▸ Selected extract:
- - -

But given the labour market, recruiting these skills may not be an option. Upskilling and redeploying talent across organisations will be essential. But the technologies and technical skills demanded to improve productivity change rapidly. To adapt fast, employees need those highly transferable skills that boost their ability to move into another domain and learn new technical skills.

Many employers explicitly recognise the importance of skills like problem solving, creativity and leadership. Some even recruit for them successfully. But it can be hard to put the same sort of rigour behind these that you might easily attribute to skills like accounting, project management or engineering. How do you standardise and scale problem solving across different levels and departments? How can you combine professional development with performance management in a way that is coherent?

3. “We want to support our communities and the talent of tomorrow through our CSR but bridging the gap between education and employment is hard, as is evidencing the impact of our work.”

Many responsible businesses care about their local communities and do impactful work to support them. At the same time, they are looking for ways to ensure that they have a diverse and skilled workforce to recruit from in the future.

- - -

▸ Extracted information:

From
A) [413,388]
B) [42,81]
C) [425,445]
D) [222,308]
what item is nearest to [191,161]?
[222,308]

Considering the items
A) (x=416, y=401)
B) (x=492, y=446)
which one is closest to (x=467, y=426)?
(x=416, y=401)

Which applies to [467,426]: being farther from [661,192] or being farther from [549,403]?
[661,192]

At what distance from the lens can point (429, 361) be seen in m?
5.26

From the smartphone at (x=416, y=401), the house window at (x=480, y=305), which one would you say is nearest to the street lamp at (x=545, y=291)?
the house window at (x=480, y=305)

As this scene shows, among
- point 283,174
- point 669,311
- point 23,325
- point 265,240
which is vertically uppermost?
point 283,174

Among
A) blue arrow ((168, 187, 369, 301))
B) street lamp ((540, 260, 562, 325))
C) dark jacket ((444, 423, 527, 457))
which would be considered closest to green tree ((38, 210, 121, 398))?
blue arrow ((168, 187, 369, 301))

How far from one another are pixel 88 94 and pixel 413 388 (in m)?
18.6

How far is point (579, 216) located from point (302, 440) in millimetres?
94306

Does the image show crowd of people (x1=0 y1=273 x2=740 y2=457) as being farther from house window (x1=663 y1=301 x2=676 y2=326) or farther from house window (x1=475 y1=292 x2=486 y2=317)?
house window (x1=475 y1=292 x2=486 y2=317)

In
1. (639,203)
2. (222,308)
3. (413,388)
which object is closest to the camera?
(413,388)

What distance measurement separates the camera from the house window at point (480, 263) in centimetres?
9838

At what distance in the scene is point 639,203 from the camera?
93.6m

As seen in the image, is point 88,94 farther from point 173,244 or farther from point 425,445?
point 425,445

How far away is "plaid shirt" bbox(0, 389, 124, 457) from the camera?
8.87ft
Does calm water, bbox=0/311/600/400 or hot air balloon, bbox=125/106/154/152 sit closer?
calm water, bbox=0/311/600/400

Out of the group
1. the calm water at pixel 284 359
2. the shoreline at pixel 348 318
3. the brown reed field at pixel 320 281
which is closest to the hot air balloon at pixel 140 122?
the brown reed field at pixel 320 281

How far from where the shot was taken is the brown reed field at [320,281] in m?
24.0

- - -

▸ Problem set:
A. Retype the part of the workplace skills text starting with "But given the" and going on through "new technical skills.".
B. In the workplace skills text, which three skills do many employers explicitly recognize as important?

▸ Answers per task:
A.
But given the labour market, recruiting these skills may not be an option. Upskilling and redeploying talent across organisations will be essential. But the technologies and technical skills demanded to improve productivity change rapidly. To adapt fast, employees need those highly transferable skills that boost their ability to move into another domain and learn new technical skills.

B. Problem solving, creativity and leadership.